Quoted text:
(begin)
City of Kalamazoo v. Priest

Annotate this Case

331 Mich. 43 (1951)

49 N.W.2d 52


Docket No. 9, Calendar No. 44,974.

Supreme Court of Michigan.

Decided September 5, 1951.

Paulson, Palmer & Tinker, for plaintiff.

Howard & Howard, for defendant.


Plaintiff sued for damages to its fire truck and, as subrogee under the provisions of the workmen's compensation law (CL 1948, § 413.15 [Stat Ann 1950 Rev § 17.189]), for injuries to its firemen, allegedly caused by defendant's negligent operation of his automobile. The trial court directed a verdict for defendant on the ground of contributory negligence on the part of plaintiff's employees in the operation of the fire truck. Plaintiff appeals.
(end)
Information shown:
(begin)
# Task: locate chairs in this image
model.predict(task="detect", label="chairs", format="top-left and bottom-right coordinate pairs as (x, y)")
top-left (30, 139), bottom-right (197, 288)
(end)
Requests:
A: Copy verbatim the passage of the Kalamazoo v. Priest case text between "331 Mich. 43" and "Howard, for defendant.", inclusive.
B: Resume the Kalamazoo v. Priest case text, picking up after its final sentence.

Answers in order:
A:
331 Mich. 43 (1951)

49 N.W.2d 52


Docket No. 9, Calendar No. 44,974.

Supreme Court of Michigan.

Decided September 5, 1951.

Paulson, Palmer & Tinker, for plaintiff.

Howard & Howard, for defendant.

B:
In response to an emergency call a fireman was driving the fire truck north on a nonfavored street, at about noon, on a bright clear day, at 25 to 30 miles per hour, with siren sounding, approaching what he knew to be an intersecting through street, on which defendant was driving his automobile east toward *45 the intersection. When at a point 25 to 30 feet south of the corner the fireman driver was able to see a block west on the intersecting street. He testified that when he arrived at the intersection he first looked to the west (from which direction defendant was approaching), then to the east and then again to the west, whereupon, for the first time, he saw defendant's automobile, on the west side of the crosswalk, at which time the fire truck was at the south crosswalk; that he immediately stepped on the accelerator to increase speed in an attempt to pass ahead of defendant and avoid the accident. The lieutenant in charge of the detail sat next to the driver on the fire truck. It was a part of his duty to keep a lookout for other cars, but he did not see defendant's automobile at all until the instant when the driver accelerated the speed of the fire truck to avoid the accident. The collision immediately followed.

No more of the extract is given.